Inicialmente quero aproveitar para desejar a todos que acompanham este espaço, um feliz 2012 repleto de todas aquelas coisas que desejamos uns aos outros nesta ocasião, mas em especial, que possam nesse novo ano que se inicia, viverem sempre com dignidade, desenvolvendo cada dia mais o bom caráter, alcançando assim o direito a uma vida longa.
Hoje em um debate do qual participei, me deparei com a seguinte indagação: É possível um sacerdote de Osun iniciar um Elegun ao Orisa Òbá? E as respostas foram uníssonas no sentido de que Sim. Que Orisa não conhece as intrigas impostas pelos seres humanos. Que Orisa é superior a tudo isso. Que se a pessoa foi iniciada e está feliz, é sinal de que tudo anda bem! E assim por diante.
E também para variar, a única pessoa que discordou da esmagadora maioria foi eu (rs..).

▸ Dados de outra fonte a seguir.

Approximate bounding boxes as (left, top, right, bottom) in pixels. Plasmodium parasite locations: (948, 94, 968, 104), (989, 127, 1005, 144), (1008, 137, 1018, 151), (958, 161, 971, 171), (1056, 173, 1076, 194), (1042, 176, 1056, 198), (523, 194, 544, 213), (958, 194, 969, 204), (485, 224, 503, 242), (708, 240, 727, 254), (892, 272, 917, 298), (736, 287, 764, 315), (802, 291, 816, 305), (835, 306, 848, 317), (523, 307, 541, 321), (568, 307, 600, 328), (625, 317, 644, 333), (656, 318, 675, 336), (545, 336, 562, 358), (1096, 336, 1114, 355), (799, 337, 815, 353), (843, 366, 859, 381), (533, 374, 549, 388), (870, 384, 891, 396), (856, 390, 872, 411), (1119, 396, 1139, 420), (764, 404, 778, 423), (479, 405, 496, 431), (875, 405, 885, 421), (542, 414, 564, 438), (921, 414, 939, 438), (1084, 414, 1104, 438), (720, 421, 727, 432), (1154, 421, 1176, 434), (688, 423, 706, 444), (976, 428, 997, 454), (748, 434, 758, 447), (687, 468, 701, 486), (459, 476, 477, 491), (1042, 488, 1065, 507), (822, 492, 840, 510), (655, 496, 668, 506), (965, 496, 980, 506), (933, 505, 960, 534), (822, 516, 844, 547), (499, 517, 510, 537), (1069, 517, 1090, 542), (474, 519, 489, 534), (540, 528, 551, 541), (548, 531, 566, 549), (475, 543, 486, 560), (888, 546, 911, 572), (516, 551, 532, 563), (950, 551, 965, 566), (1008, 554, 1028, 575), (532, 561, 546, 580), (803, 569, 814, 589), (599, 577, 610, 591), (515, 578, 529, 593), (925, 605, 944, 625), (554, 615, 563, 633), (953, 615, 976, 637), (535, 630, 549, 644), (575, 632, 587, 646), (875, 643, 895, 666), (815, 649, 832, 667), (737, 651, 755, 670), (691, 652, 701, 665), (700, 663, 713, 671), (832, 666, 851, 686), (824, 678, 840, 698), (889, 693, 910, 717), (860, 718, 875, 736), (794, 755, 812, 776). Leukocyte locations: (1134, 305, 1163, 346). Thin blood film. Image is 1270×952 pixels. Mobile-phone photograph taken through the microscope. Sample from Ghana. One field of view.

Colocarei aqui o meu ponto de vista, baseado na cultura que sigo, da maneira mais simplória possível, propiciando assim a todos o entendimento dos meus argumentos. Vejamos:
1. Voltando ao tema posto para análise anteriormente, volto a questionar: como pode um sacerdote de Osun, que foi iniciado no culto a Osun, que supostamente absorveu conhecimento sobre o culto a Osun, que recebeu o sacerdócio referente a cultura de Osun, que possui o asé de Osun, transmitir qualquer outro asé, qualquer outro conhecimento cultural, que seja diferente do culto a Osun? Não obtive resposta.
2. Outro ponto a ser ressaltado nesta situação específica entre Osun e Òbá refere-se à especificidade de culto ancestral feminino inerente a cada um destes Orisa. Osun instituiu a Sociedade Gelede, formada por mulheres para o culto a ancestralidade feminina. Já Òbá é a responsável pela criação da Sociedade Eleeko, também voltada ao culto ancestral feminino, mas que em nada se assemelha à sociedade criada por Osun.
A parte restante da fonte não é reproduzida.